I have a simple function in C which takes int* argument and I have the declaration of it in the header file like this:
void mapAuditFioError(int *errno);
But compiler cirbs compiling the files including this header as follows:
"warning: function declaration isn't a prototype"
and also:
"warning: passing argument 1 of 'mapAuditFioError' from incompatible pointer type"
even though am invoking it with a integer pointer itself.
Browsing for this warning always talks about functions like this : int func() which should actually be declared as int func(void). But what is the problem in my function above?
This is because errno is a reserved name in C (free-standing implementations aside), used for communicating erroneous conditions from standard library functions. As the glibc documentation says:
The names of all library types, macros, variables and functions that come from the ISO C standard are reserved unconditionally; your program may not redefine these names. All other library names are reserved if your program explicitly includes the header file that defines or declares them.
You cannot use errno as a variable name.

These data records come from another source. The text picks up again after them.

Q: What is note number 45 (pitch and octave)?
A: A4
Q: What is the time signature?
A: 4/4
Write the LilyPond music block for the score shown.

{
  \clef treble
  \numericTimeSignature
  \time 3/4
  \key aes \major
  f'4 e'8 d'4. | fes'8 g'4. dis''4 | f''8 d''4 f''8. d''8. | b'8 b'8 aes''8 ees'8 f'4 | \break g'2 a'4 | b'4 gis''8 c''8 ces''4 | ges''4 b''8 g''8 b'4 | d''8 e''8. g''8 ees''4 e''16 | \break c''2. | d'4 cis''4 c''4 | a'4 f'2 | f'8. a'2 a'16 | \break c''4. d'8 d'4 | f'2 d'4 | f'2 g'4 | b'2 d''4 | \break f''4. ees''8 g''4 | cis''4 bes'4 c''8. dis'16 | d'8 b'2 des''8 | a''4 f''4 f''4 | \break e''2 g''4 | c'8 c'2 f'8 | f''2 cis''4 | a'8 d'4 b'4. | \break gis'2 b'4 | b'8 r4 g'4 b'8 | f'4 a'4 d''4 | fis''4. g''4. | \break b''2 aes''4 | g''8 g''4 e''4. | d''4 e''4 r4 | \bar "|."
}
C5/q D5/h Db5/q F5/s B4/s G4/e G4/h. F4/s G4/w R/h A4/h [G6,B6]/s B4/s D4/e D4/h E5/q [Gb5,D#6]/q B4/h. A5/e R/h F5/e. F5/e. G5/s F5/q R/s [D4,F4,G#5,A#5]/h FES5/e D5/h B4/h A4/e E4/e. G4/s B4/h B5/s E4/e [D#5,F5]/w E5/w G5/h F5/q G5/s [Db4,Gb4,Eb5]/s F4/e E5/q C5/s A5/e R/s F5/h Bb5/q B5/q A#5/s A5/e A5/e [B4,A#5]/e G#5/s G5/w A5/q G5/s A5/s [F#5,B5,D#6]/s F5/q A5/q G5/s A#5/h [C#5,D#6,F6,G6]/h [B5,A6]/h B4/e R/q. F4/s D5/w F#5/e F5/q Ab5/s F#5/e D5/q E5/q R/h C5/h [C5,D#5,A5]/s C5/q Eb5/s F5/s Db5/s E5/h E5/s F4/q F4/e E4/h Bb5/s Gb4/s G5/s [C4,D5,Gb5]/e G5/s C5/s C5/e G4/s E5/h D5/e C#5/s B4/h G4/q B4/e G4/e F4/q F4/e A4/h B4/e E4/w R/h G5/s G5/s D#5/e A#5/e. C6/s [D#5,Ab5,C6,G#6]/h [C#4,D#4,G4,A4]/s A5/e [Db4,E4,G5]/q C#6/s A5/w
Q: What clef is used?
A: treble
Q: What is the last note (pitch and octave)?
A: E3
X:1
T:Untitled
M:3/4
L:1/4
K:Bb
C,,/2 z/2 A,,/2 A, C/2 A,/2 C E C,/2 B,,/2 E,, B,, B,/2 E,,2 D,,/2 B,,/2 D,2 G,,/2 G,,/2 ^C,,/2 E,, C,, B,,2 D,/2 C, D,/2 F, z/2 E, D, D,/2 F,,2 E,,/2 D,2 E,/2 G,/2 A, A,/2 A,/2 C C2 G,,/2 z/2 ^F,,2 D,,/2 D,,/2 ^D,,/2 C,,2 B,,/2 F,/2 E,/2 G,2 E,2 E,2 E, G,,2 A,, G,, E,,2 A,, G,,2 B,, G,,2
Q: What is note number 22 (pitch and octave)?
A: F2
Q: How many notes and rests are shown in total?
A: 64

It could be declared as a macro, and often it is.
For example on GCC and glibc on my Linux, if I include say <stdio.h> before the prototype,
void foo(int *errno);
is preprocessed into
void foo(int *(*__errno_location ()));
Now, that does compile without warnings because it is a legal construct; on your C compiler the errno behaves differently.
To fix it, call your parameter something else, such as errcode or error_number.
The C11 standard N1570 Committee Draft 7.5 on <errno.h> specifically says that
If a macro definition is suppressed in order to access an actual object, or a program defines an identifier with the name
errno, the behavior is undefined.